[Task requirements]: Copy out each of the items below word for word, leaving nothing out and changing nothing.

(Stored data)
▬▬▬▬▬▬
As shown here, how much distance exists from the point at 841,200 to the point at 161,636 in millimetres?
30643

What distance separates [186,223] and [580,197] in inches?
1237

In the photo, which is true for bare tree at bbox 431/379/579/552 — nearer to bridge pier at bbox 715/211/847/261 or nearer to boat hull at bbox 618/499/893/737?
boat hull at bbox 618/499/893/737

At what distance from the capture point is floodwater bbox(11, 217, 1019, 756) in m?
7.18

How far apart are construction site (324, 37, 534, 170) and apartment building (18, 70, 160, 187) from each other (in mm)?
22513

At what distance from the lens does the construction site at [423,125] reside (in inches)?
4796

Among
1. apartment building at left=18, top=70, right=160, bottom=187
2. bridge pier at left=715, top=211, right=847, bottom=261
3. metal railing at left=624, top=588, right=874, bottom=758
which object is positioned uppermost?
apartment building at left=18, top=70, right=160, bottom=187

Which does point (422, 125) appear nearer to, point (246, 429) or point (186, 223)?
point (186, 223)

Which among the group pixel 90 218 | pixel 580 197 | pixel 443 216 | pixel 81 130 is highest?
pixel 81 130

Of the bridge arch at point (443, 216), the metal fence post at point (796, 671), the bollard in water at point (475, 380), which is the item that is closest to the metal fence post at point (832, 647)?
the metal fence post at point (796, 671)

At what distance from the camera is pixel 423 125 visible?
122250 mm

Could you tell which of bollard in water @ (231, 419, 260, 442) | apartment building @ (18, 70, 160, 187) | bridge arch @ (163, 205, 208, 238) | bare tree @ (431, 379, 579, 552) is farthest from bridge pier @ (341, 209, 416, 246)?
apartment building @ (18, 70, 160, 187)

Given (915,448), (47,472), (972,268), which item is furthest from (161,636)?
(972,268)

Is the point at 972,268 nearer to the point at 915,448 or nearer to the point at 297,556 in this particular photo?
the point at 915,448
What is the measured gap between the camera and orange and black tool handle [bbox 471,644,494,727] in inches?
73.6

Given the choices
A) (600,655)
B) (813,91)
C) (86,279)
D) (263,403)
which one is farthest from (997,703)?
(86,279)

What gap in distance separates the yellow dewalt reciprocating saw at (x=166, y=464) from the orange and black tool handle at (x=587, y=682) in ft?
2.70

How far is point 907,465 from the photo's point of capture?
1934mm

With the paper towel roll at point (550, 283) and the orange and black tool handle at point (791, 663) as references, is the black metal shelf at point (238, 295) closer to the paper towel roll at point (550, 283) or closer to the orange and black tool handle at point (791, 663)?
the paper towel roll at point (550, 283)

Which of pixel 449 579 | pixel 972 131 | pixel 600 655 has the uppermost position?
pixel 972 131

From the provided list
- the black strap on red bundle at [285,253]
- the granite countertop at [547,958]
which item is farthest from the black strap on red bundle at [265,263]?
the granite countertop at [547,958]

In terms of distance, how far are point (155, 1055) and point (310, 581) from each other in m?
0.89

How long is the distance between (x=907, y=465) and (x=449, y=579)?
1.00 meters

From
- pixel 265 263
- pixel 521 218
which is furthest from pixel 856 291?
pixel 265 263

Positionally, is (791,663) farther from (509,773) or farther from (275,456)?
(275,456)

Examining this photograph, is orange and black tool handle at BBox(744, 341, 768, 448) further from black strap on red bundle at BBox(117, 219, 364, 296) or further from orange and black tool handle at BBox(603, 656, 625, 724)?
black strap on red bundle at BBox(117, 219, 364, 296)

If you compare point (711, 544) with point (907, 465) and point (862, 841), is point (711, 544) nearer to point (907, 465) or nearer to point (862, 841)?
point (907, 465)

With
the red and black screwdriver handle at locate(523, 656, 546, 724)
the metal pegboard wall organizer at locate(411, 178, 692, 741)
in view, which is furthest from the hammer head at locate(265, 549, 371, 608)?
▬▬▬▬▬▬
[Task result]:
As shown here, how much distance exists from the point at 841,200 to the point at 161,636 in millimetres?
30643

What distance separates [186,223] and [580,197] in inches?
1237

In the photo, which is true for bare tree at bbox 431/379/579/552 — nearer to bridge pier at bbox 715/211/847/261 or nearer to boat hull at bbox 618/499/893/737?
boat hull at bbox 618/499/893/737

At what distance from the capture point is floodwater bbox(11, 217, 1019, 756) in m?
7.18

How far apart are construction site (324, 37, 534, 170) and apartment building (18, 70, 160, 187) from each other (in mm)?
22513

At what distance from the lens does the construction site at [423,125] reside (in inches)?
4796

Among
1. apartment building at left=18, top=70, right=160, bottom=187
2. bridge pier at left=715, top=211, right=847, bottom=261
3. metal railing at left=624, top=588, right=874, bottom=758
which object is positioned uppermost?
apartment building at left=18, top=70, right=160, bottom=187

Which does point (422, 125) appear nearer to, point (246, 429) or point (186, 223)?
point (186, 223)

Which among the group pixel 90 218 | pixel 580 197 | pixel 443 216 | pixel 81 130 is highest?
pixel 81 130

Of the bridge arch at point (443, 216), the metal fence post at point (796, 671), the bollard in water at point (475, 380), which is the item that is closest to the metal fence post at point (832, 647)?
the metal fence post at point (796, 671)

At what distance from the camera is pixel 423 125 visible?
122250 mm

Could you tell which of bollard in water @ (231, 419, 260, 442) | apartment building @ (18, 70, 160, 187) | bridge arch @ (163, 205, 208, 238) | bare tree @ (431, 379, 579, 552) is farthest from bridge pier @ (341, 209, 416, 246)?
apartment building @ (18, 70, 160, 187)

Given (915,448), (47,472), (972,268), which item is furthest from (161,636)?
(972,268)

Is the point at 972,268 nearer to the point at 915,448 or nearer to the point at 297,556 in this particular photo?
the point at 915,448
What is the measured gap between the camera and orange and black tool handle [bbox 471,644,494,727] in inches?
73.6

Given the choices
A) (600,655)
B) (813,91)
C) (86,279)
D) (263,403)
which one is farthest from (997,703)?
(86,279)

What gap in distance separates the yellow dewalt reciprocating saw at (x=166, y=464) from the orange and black tool handle at (x=587, y=682) in ft?
2.70

How far is point 907,465 from the photo's point of capture?
1934mm

With the paper towel roll at point (550, 283) and the orange and black tool handle at point (791, 663) as references, is the black metal shelf at point (238, 295) closer to the paper towel roll at point (550, 283) or closer to the orange and black tool handle at point (791, 663)?
the paper towel roll at point (550, 283)

Which of pixel 449 579 | pixel 972 131 | pixel 600 655 has the uppermost position?
pixel 972 131

From the provided list
- the black strap on red bundle at [285,253]
- the granite countertop at [547,958]
which item is farthest from the black strap on red bundle at [265,263]?
the granite countertop at [547,958]

In terms of distance, how far are point (155, 1055) and point (310, 581) from each other in m?
0.89

How long is the distance between (x=907, y=465) and (x=449, y=579)?
1.00 meters

From
- pixel 265 263
- pixel 521 218
which is furthest from pixel 856 291?
pixel 265 263

Positionally, is (791,663) farther from (509,773) or farther from (275,456)?
(275,456)

Examining this photograph, is orange and black tool handle at BBox(744, 341, 768, 448) further from black strap on red bundle at BBox(117, 219, 364, 296) or further from orange and black tool handle at BBox(603, 656, 625, 724)?
black strap on red bundle at BBox(117, 219, 364, 296)

If you compare point (711, 544) with point (907, 465) and point (862, 841), is point (711, 544) nearer to point (907, 465) or nearer to point (862, 841)?
point (907, 465)

With
the red and black screwdriver handle at locate(523, 656, 546, 724)
the metal pegboard wall organizer at locate(411, 178, 692, 741)
in view, which is furthest from the hammer head at locate(265, 549, 371, 608)?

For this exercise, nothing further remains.